Please pick out every line in the records below that contains the string "tower", and copy each one in full. Case counts.

* [Material for the task]

>> START

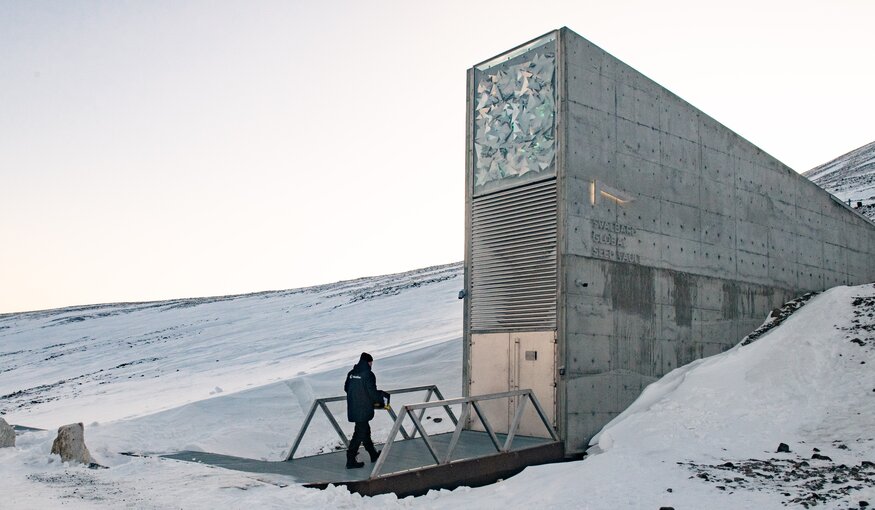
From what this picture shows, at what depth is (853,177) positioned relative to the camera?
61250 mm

>> END
>> START

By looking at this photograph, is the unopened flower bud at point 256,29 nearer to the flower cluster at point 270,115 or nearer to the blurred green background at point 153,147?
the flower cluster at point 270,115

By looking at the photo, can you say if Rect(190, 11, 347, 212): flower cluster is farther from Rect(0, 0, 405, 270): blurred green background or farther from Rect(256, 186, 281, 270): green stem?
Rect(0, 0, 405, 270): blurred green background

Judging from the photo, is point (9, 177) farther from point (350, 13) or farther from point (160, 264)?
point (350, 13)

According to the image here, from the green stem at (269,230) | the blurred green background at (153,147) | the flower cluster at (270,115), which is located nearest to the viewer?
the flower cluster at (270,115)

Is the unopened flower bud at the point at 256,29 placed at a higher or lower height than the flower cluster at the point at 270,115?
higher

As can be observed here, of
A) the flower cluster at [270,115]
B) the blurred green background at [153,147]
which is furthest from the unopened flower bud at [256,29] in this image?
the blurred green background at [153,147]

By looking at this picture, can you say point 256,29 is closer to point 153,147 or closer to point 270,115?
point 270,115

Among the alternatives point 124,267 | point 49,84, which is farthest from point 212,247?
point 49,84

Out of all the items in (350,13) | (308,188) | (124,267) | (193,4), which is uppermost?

>> END
>> START

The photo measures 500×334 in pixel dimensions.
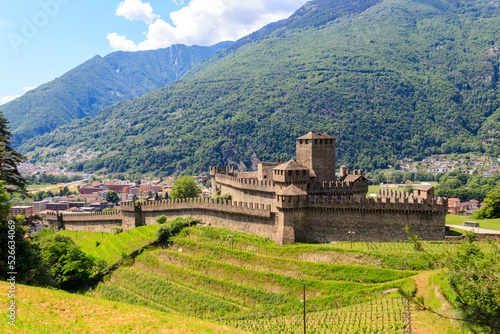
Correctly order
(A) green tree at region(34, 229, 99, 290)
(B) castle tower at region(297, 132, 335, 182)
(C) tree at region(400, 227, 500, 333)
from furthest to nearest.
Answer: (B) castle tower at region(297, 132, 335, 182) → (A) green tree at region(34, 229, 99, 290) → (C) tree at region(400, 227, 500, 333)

>> END

* [Answer to this problem]
(B) castle tower at region(297, 132, 335, 182)
Answer: (B) castle tower at region(297, 132, 335, 182) → (A) green tree at region(34, 229, 99, 290) → (C) tree at region(400, 227, 500, 333)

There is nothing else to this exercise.